**Material for the task:**
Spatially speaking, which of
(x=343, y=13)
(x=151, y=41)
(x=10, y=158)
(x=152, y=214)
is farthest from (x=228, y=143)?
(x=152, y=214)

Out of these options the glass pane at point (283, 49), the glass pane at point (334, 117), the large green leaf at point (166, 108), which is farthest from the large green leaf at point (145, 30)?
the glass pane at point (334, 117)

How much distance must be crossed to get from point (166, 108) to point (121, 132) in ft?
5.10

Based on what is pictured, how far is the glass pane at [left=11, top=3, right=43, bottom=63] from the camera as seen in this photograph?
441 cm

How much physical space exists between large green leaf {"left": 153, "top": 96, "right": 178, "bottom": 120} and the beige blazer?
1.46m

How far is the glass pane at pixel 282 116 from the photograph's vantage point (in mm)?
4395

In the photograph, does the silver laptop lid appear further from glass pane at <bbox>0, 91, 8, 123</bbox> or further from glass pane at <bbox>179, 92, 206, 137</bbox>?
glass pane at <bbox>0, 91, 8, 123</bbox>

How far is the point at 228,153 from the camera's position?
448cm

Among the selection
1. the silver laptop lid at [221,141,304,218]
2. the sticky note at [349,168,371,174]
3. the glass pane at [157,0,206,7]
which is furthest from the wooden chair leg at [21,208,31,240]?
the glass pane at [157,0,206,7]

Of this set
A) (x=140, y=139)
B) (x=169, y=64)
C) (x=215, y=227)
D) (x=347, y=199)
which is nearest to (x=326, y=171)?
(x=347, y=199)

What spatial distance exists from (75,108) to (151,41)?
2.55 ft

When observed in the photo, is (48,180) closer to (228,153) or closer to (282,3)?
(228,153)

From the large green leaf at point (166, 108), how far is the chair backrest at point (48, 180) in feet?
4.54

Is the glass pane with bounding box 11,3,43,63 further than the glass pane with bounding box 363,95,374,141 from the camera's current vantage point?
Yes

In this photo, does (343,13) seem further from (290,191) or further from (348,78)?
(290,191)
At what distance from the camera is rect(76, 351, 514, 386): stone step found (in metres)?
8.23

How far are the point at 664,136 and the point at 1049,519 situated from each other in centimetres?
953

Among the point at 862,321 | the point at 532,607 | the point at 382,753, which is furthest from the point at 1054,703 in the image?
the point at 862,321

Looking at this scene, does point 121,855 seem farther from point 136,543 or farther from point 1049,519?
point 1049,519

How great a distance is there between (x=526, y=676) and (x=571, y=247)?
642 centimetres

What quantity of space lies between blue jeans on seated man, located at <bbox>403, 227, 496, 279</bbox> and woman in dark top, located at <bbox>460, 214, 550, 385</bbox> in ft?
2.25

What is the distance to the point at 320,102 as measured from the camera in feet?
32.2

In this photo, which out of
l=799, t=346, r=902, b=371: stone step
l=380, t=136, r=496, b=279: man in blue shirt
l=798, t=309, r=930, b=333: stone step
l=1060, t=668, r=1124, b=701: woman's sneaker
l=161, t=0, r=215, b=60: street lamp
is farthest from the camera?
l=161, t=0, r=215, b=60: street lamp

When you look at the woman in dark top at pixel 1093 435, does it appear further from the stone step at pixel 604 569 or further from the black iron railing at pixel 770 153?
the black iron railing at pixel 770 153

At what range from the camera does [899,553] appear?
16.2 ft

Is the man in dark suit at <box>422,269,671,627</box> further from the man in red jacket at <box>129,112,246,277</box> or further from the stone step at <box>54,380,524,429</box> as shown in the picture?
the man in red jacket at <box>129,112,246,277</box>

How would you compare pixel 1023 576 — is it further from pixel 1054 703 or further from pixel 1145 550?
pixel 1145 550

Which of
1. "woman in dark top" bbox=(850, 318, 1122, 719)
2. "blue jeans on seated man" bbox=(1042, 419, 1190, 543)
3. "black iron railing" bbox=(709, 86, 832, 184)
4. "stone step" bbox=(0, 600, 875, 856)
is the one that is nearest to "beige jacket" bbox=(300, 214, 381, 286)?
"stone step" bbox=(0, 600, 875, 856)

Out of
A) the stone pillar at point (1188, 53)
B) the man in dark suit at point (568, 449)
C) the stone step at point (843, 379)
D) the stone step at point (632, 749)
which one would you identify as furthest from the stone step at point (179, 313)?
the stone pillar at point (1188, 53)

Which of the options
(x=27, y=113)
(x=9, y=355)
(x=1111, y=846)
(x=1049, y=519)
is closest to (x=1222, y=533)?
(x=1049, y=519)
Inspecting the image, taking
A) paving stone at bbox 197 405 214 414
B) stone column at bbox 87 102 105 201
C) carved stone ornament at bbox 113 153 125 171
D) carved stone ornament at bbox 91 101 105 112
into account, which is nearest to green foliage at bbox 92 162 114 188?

**What this task involves:**
Return the line that contains "Which of the options" along with every line after it through the end of the entries, exactly, adding nothing.

**Answer for the task:**
Which of the options
(x=27, y=113)
(x=9, y=355)
(x=1111, y=846)
(x=1049, y=519)
is closest to (x=1222, y=533)?
(x=1049, y=519)
Inspecting the image, taking
A) paving stone at bbox 197 405 214 414
B) stone column at bbox 87 102 105 201
C) carved stone ornament at bbox 113 153 125 171
D) carved stone ornament at bbox 91 101 105 112
into account, which is nearest to green foliage at bbox 92 162 114 188?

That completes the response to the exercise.